Diario del año del coronavirus
Teléfonos móviles, ofertas de ataúdes y las cosas de los pobres
Balsa Cirrito
El Coronavirus ha traído algunos cambios curiosos. O lo mismo atribuimos al Coronavirus cosas que no le competen (porque esa es otra, al virus le estamos achacando todos los males del mundo, los que le corresponden y los que no) (decir “es culpa del COVID” nos ahorra tener que pensar) (ahorro que siempre es de agradecer, porque pensar cansa mucho).
Por ejemplo, ahora saludamos dándonos un codazo (que tiene su gracia, ya que lo de dar codazos siempre fue cosa de la lucha libre, de los judocas japoneses y de la gente que quería avisar de algo disimuladamente). O la norma no escrita de evitar cualquier contacto físico: nadie se toca aunque una tarántula venenosa este subiendo a la espalda de nuestro interlocutor (o interlocutora). Pero hay un cambio que me resulta especialmente curioso; yo lo atribuyo al virus, aunque lo mismo no es por él.
En los últimos meses he visto como han desaparecido de las consultas de médicos y dentistas todo tipo de revistas. Me imagino que para evitar contagios, pero así, sin quererlo, están haciendo un grave daño a la cultura nacional. Porque, ¿cuándo si no iba uno a tener oportunidad de leer el Hola, el Semana o la Revista del Colegio de Odontólogos aparte de en la espera de la consulta? (por fortuna, toco madera tres veces, no he tenido que acudir durante este tiempo a ningún tanatorio, pero recuerdo que la última vez que fui al de El Puerto de Santa María descubrí un ejemplar de la Revista Funeraria, órgano informativo del sector de las pompas fúnebres) (había en la revista unas ofertas de ataúdes que daban ganas no de morirse, pero sí de liquidar a alguien y regalarle el féretro) (el Hola y el Semana, pasen, la Revista Funeraria tal vez sea excesiva para una sala de espera).
Aunque puede ser que hayan quitado las revistas porque casi nadie las lee, ya que todo el mundo se aferra a su móvil. Anteayer fui al dentista. Primero me echaron desinfectante en las manos, cosa de un cuarto de litro. Luego me dieron unos patucos para que me los pusiera sobre el calzado, precaución bastante lógica, no fuéramos a hacer un choca esos cinco con los pies. Al final me tomaron la temperatura con un termómetro que más bien parecía un disparador láser. Por supuesto, he decidido ir más a menudo, porque el dentista se está convirtiendo en una de las cosas más divertidas que uno puede hacer. Pero a lo que voy, tuve que esperar un rato que me atendieran, con otros tres o cuatro pacientes. Todos menos yo (básicamente porque había olvidado mi móvil) hundieron las cabezas en el teléfono y comenzaron ese chateo eterno que caracteriza a la sociedad contemporánea.
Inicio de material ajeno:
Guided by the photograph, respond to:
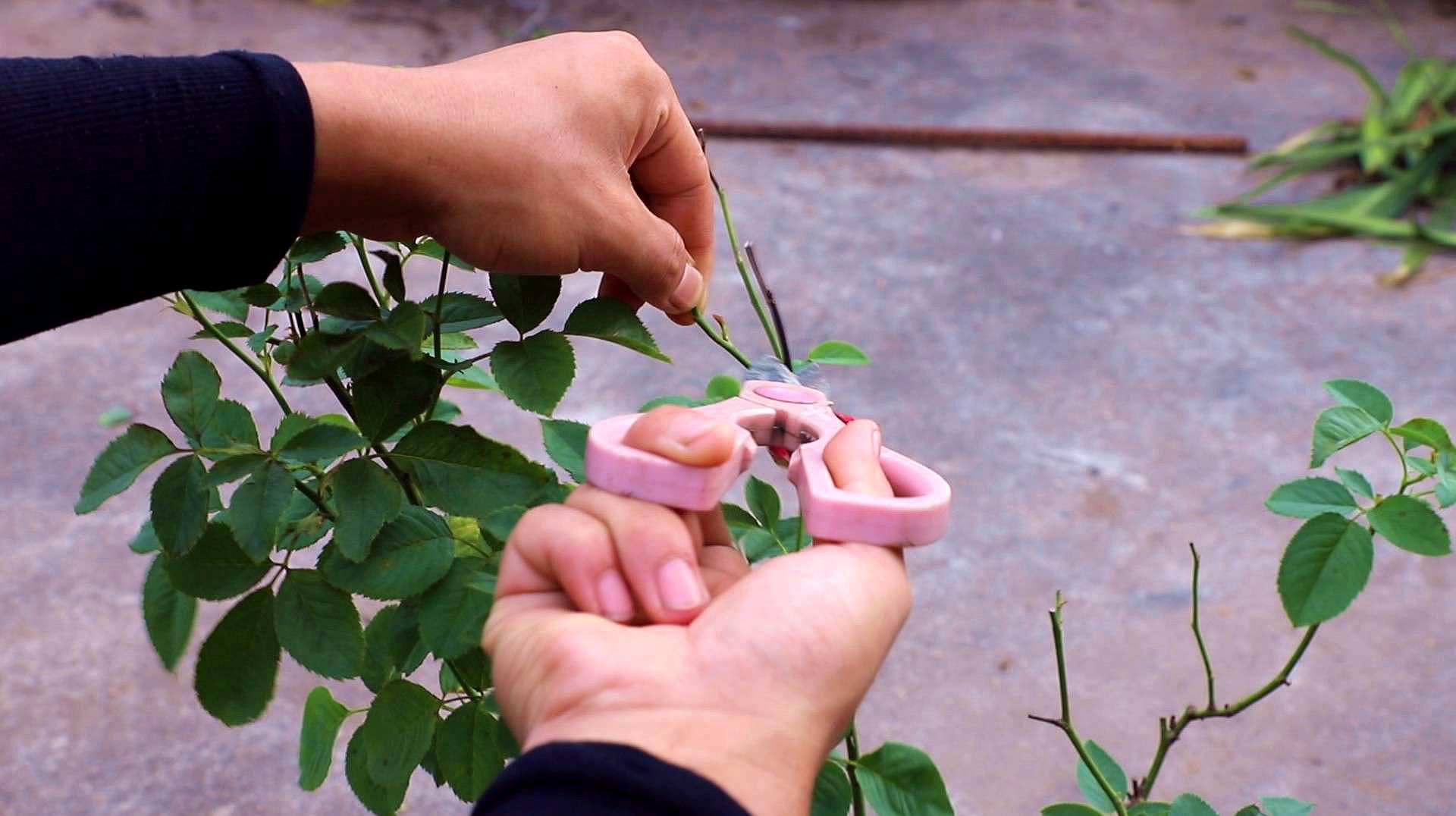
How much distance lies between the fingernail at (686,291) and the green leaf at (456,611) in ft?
0.83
Recuerdo de mi infancia que entonces sí había revistas en las consultas. Pero casi nadie las leía. La gente se dedicaba a una actividad que ahora parece insólita: hablaban los unos con los otros. Quiero decir que gente que no se conocía se dirigía la palabra y empezaba a contar su vida. En aquellas situaciones preguntaba yo a mis padres: “¿son amigos vuestros?”; y mis padres respondían que no, que los acababan de conocer, y a mí me sorprendía, porque se habían hablado con una familiaridad tal que parecía que hubiesen crecido juntos.
Ahora nadie habla. Quienes por alguna remota circunstancia no llevan el móvil en las manos, permanecen sentados con expresión seria, con cara de pocos amigos que no invita precisamente a iniciar una conversación. De resultas, apenas charlamos con desconocidos.
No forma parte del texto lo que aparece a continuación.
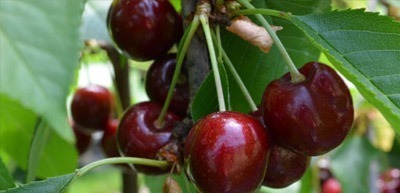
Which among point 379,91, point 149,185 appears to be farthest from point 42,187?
point 149,185

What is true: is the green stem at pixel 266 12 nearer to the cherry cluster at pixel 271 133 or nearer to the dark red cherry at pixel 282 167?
the cherry cluster at pixel 271 133

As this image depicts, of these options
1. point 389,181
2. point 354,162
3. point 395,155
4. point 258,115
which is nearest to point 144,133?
point 258,115

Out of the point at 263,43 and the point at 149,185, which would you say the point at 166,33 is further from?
the point at 149,185

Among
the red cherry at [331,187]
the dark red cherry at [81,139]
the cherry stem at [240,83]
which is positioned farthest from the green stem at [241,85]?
the red cherry at [331,187]

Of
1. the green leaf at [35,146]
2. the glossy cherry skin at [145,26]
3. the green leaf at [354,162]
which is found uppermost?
the glossy cherry skin at [145,26]

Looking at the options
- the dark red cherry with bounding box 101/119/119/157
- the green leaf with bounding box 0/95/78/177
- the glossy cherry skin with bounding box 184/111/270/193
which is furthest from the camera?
the dark red cherry with bounding box 101/119/119/157

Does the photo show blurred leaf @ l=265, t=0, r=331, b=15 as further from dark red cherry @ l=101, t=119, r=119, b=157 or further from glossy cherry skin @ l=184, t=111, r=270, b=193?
dark red cherry @ l=101, t=119, r=119, b=157

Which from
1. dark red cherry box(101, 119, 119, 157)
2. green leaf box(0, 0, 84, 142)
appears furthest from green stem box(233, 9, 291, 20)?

Pero, ¿saben qué? No me parece mal. No voy a iniciar una de esas reflexiones tan habituales en contra del aislamiento de los móviles y a favor de la comunicación. Todo el rollo de tenemos que hablar más con los demás. En mi opinión hablar está sobrevalorado. Y la expresión de los sentimientos está bien en los poetas, no en alguien que acabas de conocer. Como decía hace años, un amigo mío, muy divertido, y que sin embargo no es rico, Hablar es cosa de pobres. El silencio es un bien escaso. Cuidémoslo.